Consignes =>
1. Recopiez sans rien modifier le passage sur la pancréatite, du segment « Les phénomènes d’ischémie » jusqu'au segment « et/ou hémorragiques [50]. ».
2. Répondez brièvement à ces questions sur le passage sur la pancréatite.
(a) Selon le passage, quels phénomènes sont vraisemblablement responsables de la transformation des formes oedémateuses peu sévères en pancréatites nécrosantes et/ou hémorragiques ?
(b) Comment le passage qualifie-t-il l'évolution des cellules acineuses une fois stimulée ?
(c) Quelles protéines semblent avoir un rôle majeur dans les mécanismes d'autodéfense du pancréas ?

Texte fourni =>

******************************

Les phénomènes d’ischémie du pancréas sont vraisemblablement responsables de la transformation des formes peu sévères oedémateuses en pancréatites nécrosantes et/ou hémorragiques [50].
L’évolution des cellules acineuses une fois stimulée est imprévisible, l’enchaînement des événements pouvant aboutir dans tous les cas de figure d’une forme mineure localisée aux formes les plus graves avec extension de la nécrose à toute la glande et relargage systémique et péritonéal d’enzymes, de cytokines, de radicaux libres, de TNF (tumor necrosis factor)-á, avec un risque important d’évolution vers un syndrome de défaillance multiviscérale. Les données les plus récentes, si elles sont confirmées, montrent que la survenue d’une PAN pourrait être liée aux dépassements des mécanismes de défense mis en place par le pancréas après un stress [30, 46]. Il semble que les PAP (pancreatitis associated proteins) sécrétées par le pancréas au décours d’une agression aient un rôle majeur dans ces mécanismes d’autodéfense du pancréas [30].

******************************

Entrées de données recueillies
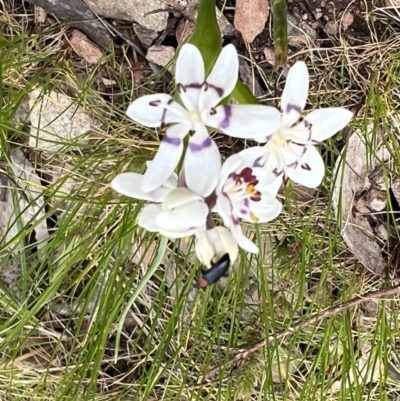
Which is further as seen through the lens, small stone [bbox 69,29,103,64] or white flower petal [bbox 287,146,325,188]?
small stone [bbox 69,29,103,64]

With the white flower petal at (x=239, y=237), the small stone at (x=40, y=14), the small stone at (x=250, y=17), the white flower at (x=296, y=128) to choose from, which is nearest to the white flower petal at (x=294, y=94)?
the white flower at (x=296, y=128)

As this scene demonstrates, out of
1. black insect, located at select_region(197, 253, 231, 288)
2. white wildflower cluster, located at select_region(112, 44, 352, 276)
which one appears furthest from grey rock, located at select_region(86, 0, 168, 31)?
black insect, located at select_region(197, 253, 231, 288)

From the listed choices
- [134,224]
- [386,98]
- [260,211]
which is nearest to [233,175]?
[260,211]

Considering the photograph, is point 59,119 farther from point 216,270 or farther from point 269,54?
point 216,270

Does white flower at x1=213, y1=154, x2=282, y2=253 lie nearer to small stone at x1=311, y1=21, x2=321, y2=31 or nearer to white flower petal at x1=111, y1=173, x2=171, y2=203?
white flower petal at x1=111, y1=173, x2=171, y2=203

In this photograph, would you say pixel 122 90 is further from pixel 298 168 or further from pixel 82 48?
pixel 298 168

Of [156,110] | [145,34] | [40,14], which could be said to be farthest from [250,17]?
[156,110]
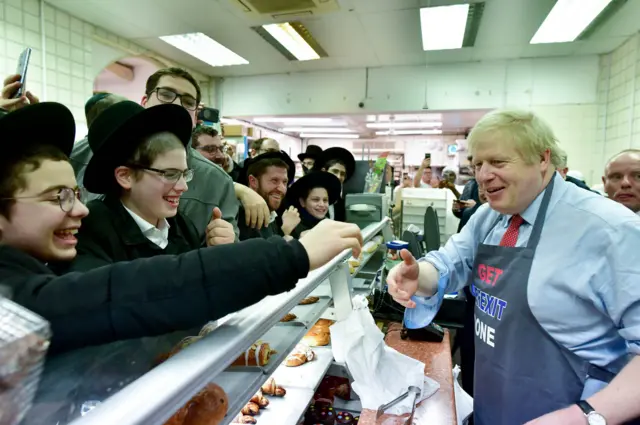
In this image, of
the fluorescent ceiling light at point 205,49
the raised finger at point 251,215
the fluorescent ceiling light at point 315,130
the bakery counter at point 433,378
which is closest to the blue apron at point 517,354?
the bakery counter at point 433,378

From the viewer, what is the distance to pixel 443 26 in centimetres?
563

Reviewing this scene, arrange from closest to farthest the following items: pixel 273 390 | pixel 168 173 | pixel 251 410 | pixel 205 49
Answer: pixel 168 173 → pixel 251 410 → pixel 273 390 → pixel 205 49

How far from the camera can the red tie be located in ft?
4.92

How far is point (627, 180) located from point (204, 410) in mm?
3291

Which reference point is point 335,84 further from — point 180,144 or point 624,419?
point 624,419

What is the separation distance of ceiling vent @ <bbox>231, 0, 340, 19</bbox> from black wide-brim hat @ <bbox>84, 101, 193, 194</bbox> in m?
3.85

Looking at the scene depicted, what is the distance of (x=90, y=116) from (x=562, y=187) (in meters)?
2.19

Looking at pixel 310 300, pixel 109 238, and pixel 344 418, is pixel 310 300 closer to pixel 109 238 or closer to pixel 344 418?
pixel 344 418

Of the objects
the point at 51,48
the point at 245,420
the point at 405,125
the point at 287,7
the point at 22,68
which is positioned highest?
the point at 287,7

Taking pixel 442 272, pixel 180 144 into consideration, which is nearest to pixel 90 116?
pixel 180 144

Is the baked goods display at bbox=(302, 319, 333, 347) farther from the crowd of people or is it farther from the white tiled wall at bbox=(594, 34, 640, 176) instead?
the white tiled wall at bbox=(594, 34, 640, 176)

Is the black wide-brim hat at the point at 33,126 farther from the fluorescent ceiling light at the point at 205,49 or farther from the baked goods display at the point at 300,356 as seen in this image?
the fluorescent ceiling light at the point at 205,49

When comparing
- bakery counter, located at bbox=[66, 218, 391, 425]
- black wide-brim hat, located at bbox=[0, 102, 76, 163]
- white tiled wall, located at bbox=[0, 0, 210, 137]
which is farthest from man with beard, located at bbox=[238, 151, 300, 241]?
white tiled wall, located at bbox=[0, 0, 210, 137]

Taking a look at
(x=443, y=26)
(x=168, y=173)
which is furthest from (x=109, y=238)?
(x=443, y=26)
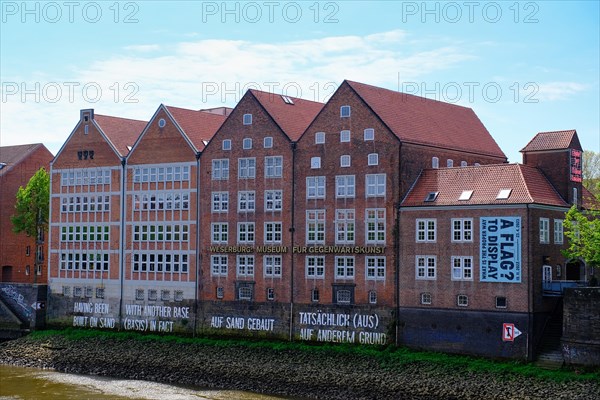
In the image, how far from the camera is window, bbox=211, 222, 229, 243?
2997 inches

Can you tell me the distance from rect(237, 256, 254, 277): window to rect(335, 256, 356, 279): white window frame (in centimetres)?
768

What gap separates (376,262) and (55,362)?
1040 inches

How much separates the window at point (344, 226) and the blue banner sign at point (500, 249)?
33.1 ft

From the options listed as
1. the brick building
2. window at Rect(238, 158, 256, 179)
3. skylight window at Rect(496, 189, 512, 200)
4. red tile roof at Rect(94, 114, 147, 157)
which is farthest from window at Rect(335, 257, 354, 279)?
the brick building

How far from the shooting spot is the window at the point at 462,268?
206 ft

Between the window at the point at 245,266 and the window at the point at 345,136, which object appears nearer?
the window at the point at 345,136

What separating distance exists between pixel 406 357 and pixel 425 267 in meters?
6.02

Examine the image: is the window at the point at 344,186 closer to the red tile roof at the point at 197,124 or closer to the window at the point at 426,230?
the window at the point at 426,230

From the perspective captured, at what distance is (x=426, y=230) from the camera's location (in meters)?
65.1

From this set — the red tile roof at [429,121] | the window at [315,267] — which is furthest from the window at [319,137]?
the window at [315,267]

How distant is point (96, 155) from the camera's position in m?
85.4

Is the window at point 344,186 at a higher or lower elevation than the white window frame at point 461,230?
higher

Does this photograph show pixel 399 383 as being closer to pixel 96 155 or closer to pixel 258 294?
pixel 258 294

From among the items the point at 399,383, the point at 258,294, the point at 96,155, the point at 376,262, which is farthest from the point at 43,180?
the point at 399,383
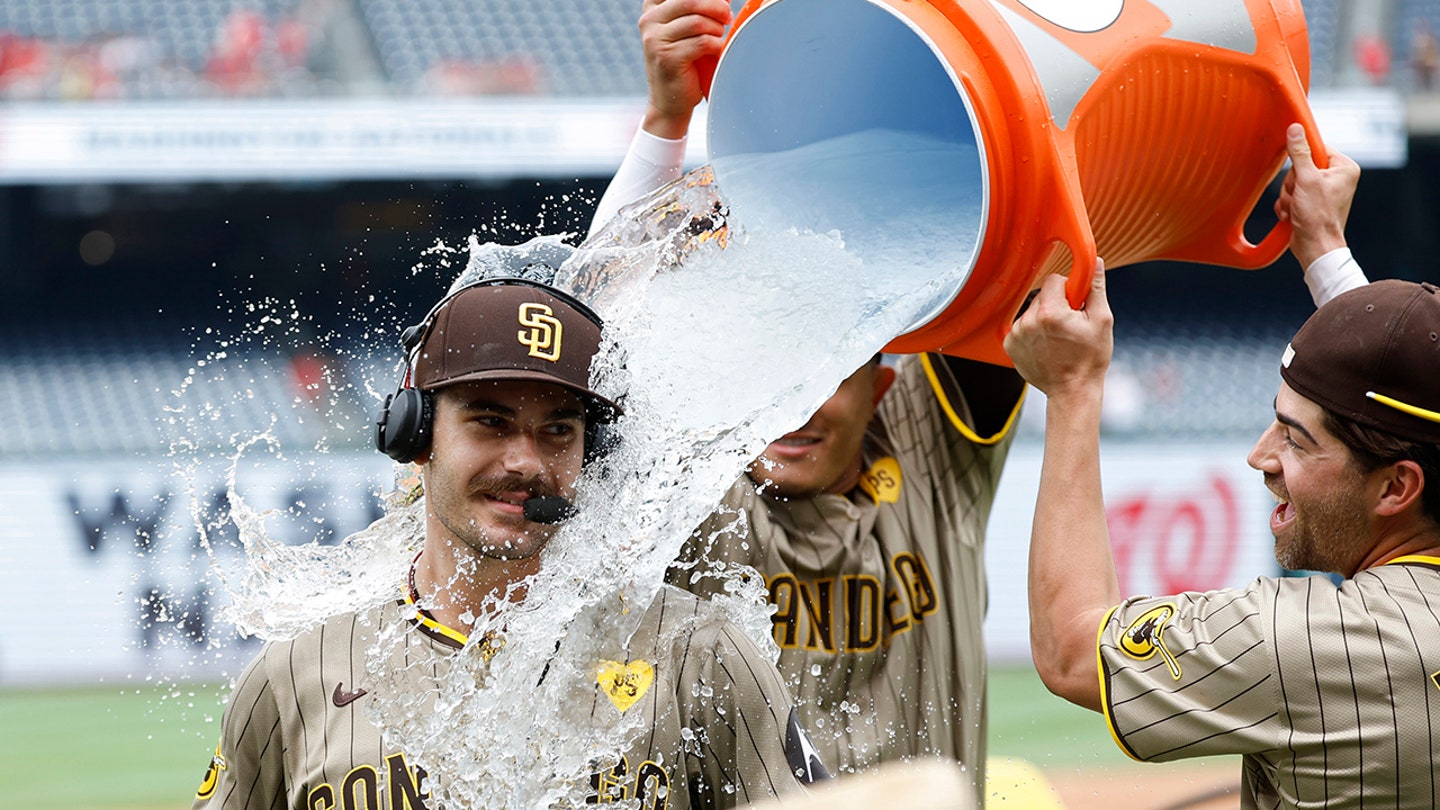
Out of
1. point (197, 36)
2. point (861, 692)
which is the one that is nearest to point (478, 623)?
point (861, 692)

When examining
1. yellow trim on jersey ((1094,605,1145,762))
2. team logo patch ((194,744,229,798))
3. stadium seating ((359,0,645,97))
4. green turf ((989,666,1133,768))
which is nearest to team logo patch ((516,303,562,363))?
team logo patch ((194,744,229,798))

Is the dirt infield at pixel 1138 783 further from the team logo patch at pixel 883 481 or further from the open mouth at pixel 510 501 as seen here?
the open mouth at pixel 510 501

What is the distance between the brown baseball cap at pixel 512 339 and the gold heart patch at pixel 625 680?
1.38ft

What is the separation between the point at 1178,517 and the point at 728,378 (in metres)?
10.7

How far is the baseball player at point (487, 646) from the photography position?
2.18m

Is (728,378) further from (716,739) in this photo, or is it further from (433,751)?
(433,751)

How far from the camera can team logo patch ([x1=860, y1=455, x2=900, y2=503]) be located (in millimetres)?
3195

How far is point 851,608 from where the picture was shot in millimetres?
3045

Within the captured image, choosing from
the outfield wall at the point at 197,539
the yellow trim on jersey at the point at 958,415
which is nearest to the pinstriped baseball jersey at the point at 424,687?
the yellow trim on jersey at the point at 958,415

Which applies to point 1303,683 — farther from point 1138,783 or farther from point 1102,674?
point 1138,783

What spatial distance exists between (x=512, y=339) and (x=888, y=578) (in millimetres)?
1143

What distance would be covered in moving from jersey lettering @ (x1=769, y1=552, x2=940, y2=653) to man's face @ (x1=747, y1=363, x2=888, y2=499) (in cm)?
21

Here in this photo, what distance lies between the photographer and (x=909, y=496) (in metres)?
3.21

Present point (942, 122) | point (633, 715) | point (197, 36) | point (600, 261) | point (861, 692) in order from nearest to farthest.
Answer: point (633, 715)
point (942, 122)
point (600, 261)
point (861, 692)
point (197, 36)
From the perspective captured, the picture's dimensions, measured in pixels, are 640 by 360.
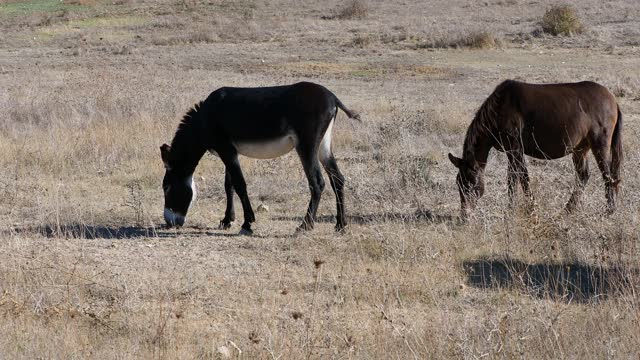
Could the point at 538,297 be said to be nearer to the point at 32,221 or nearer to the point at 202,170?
the point at 32,221

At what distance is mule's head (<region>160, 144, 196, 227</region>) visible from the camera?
33.7 ft

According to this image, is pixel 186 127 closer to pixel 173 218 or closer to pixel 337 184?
pixel 173 218

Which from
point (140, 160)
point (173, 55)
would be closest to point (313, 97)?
point (140, 160)

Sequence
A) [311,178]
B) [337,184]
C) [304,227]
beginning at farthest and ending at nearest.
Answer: [337,184], [311,178], [304,227]

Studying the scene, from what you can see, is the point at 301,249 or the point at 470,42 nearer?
the point at 301,249

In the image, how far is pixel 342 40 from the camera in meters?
36.9

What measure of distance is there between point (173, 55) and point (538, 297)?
27380 millimetres

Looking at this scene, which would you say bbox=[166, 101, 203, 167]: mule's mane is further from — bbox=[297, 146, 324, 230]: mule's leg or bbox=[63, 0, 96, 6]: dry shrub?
bbox=[63, 0, 96, 6]: dry shrub

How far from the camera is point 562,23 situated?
36062 millimetres

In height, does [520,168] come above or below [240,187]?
above

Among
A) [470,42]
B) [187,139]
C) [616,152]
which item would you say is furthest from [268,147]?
[470,42]

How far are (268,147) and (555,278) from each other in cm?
350

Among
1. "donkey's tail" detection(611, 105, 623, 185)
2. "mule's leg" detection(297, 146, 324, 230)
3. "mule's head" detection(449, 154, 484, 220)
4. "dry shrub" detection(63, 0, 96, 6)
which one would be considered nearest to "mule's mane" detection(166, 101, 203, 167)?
"mule's leg" detection(297, 146, 324, 230)

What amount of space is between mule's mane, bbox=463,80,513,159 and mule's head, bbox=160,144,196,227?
119 inches
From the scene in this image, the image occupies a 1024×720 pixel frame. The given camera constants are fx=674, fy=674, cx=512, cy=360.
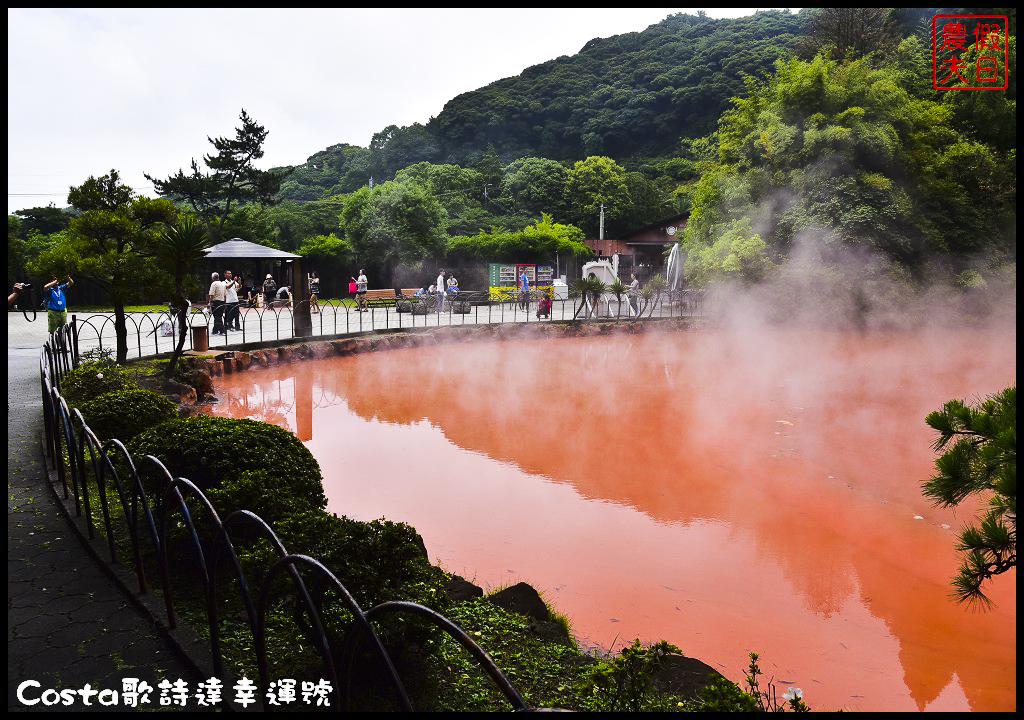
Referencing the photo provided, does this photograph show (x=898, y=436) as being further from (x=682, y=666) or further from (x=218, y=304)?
(x=218, y=304)

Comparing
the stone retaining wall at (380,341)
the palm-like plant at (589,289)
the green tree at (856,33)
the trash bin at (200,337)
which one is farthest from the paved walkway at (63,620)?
the green tree at (856,33)

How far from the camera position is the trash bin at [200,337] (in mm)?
11830

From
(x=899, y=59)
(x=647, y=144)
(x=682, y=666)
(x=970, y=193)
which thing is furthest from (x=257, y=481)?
(x=647, y=144)

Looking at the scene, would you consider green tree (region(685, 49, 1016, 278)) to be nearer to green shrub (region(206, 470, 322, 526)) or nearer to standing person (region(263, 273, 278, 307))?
standing person (region(263, 273, 278, 307))

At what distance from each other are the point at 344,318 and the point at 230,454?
56.9ft

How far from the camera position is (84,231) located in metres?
9.39

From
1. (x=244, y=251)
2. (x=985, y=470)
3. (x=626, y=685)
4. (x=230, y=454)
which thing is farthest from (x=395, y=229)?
(x=985, y=470)

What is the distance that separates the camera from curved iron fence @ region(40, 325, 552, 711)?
1905 mm

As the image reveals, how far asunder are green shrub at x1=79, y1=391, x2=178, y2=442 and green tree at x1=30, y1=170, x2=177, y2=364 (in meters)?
4.27

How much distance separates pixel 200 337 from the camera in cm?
1191

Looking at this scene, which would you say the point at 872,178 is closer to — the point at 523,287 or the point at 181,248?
the point at 523,287

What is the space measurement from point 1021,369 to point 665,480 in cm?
520

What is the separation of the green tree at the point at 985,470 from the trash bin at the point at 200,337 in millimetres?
11640

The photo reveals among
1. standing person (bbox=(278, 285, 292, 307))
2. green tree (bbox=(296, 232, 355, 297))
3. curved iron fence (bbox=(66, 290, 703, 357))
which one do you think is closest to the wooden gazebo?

******************************

Corrigés =>
1.
Les phénomènes d’ischémie du pancréas sont vraisemblablement responsables de la transformation des formes peu sévères oedémateuses en pancréatites nécrosantes et/ou hémorragiques [50].

2.
(a) Les phénomènes d'ischémie du pancréas.
(b) Elle est qualifiée d'imprévisible.
(c) Les PAP (pancreatitis associated proteins), sécrétées par le pancréas au décours d'une agression.